Farkle


Quick Start: Creating a calculator

Hello everyone. This guide will help you use Farkle. We will be using F#, but during the process, you will learn some useful things about Farkle itself. There's another guide that explains what's different with C#. Familiarity with context-free grammars and parsing will be very helpful.

How Farkle works

Note: This is an oversimplified, high-level description of Farkle. I will write a more technical description of it in the future.

While parser combinator libraries like FParsec combine many small parsers into a big parser, Farkle combines simple grammars (i.e. descriptions of languages) into more complex ones, and has a single, multi-purpose parser. These composable grammars are called designtime Farkles.

Also, as with FParsec, a designtime Farkle can "return" something. To accomplish this, there is a special object called a post-processor. Post-processors create a domain-specific type from the input text. For our calculator, we will automatically create a post-processor that returns a number, which is the numerical result of our mathematical expression.
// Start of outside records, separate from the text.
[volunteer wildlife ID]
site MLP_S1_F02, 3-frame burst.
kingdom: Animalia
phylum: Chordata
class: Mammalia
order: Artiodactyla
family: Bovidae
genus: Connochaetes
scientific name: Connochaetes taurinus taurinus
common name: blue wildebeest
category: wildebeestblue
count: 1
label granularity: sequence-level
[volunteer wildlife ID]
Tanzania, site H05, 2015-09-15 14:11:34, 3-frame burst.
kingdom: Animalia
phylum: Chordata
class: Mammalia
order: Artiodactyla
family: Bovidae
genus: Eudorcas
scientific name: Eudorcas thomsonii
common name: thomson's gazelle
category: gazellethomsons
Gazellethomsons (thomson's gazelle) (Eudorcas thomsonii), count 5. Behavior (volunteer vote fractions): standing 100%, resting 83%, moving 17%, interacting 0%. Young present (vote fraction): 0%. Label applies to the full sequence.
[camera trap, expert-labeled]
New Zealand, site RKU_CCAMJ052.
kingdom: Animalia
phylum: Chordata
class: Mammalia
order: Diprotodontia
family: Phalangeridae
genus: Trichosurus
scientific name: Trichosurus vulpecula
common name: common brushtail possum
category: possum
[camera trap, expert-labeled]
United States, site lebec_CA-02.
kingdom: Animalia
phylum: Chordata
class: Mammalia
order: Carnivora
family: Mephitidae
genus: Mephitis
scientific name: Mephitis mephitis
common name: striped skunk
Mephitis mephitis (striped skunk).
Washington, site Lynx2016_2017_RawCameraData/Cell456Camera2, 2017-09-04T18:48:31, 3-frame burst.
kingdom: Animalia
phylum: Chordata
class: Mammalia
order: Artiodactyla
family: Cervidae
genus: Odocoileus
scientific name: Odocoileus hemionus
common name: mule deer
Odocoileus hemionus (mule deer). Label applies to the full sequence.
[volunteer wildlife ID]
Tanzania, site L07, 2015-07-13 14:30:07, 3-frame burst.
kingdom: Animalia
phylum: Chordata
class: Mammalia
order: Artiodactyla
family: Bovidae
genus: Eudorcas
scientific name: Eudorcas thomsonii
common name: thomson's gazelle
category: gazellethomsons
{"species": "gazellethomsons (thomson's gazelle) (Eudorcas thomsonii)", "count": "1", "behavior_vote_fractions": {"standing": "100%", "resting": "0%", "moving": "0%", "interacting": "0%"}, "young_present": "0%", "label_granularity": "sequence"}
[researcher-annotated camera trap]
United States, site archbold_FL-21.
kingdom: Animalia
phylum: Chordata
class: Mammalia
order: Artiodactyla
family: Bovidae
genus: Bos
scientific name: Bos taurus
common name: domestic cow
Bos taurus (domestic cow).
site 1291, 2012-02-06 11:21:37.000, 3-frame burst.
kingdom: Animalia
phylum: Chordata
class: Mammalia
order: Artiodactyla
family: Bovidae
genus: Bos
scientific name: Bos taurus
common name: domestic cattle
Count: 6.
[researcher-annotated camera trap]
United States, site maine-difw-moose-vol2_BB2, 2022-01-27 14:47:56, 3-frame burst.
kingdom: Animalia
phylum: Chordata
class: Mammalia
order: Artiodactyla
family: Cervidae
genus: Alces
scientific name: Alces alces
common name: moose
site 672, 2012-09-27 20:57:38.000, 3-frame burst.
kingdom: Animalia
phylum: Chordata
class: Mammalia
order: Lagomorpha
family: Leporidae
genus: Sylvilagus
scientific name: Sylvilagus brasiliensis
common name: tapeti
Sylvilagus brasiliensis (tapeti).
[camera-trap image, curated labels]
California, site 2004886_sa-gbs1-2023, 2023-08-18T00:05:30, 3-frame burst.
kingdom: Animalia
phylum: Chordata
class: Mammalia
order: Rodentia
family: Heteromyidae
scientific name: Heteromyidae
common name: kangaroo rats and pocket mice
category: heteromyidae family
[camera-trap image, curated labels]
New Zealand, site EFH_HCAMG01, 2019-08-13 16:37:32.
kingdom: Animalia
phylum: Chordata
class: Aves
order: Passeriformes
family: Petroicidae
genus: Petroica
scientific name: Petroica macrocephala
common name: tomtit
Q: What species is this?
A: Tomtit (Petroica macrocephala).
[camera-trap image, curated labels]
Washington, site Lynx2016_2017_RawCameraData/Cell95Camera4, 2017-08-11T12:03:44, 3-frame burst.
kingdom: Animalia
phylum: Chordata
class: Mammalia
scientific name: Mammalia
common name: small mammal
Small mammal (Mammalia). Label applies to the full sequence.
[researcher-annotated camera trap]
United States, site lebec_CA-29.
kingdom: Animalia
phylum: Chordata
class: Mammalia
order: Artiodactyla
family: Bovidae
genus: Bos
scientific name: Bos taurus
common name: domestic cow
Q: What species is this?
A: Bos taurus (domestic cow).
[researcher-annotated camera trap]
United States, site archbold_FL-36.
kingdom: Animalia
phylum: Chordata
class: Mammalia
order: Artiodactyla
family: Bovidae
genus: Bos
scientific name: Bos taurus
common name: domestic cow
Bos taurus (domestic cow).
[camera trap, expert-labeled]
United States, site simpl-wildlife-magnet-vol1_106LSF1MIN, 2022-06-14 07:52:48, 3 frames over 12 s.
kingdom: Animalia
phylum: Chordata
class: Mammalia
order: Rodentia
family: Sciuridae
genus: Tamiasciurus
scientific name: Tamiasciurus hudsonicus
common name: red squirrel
To be able to use a designtime Farkle, we will first feed it to a component called the builder. The builder will check the grammar for errors, create parsing tables with the LALR algorithm, and give us another special object called a runtime Farkle. Runtime Farkles contain a grammar and a post-processor. With a runtime Farkle, we can parse text to our heart's desires.

10: By the way, Farkle means: "FArkle Recognizes Known Languages Easily".

20: And "FArkle" means: (GOTO 10).

30: I guess you can't read this line.

Designing our grammar

We want to design a grammar that represents a mathematical expressions on floating-point numbers. The supported operations will be addition, subtraction, multiplication, division, and unary negation. The operator precedence has to be honored, as well as parentheses.

A similar grammar but on the integers, can be found here

For those that don't know, a context-free grammar is made of terminals, nonterminals and productions.

* Nonterminals are composite symbols made of terminals and other nonterminals.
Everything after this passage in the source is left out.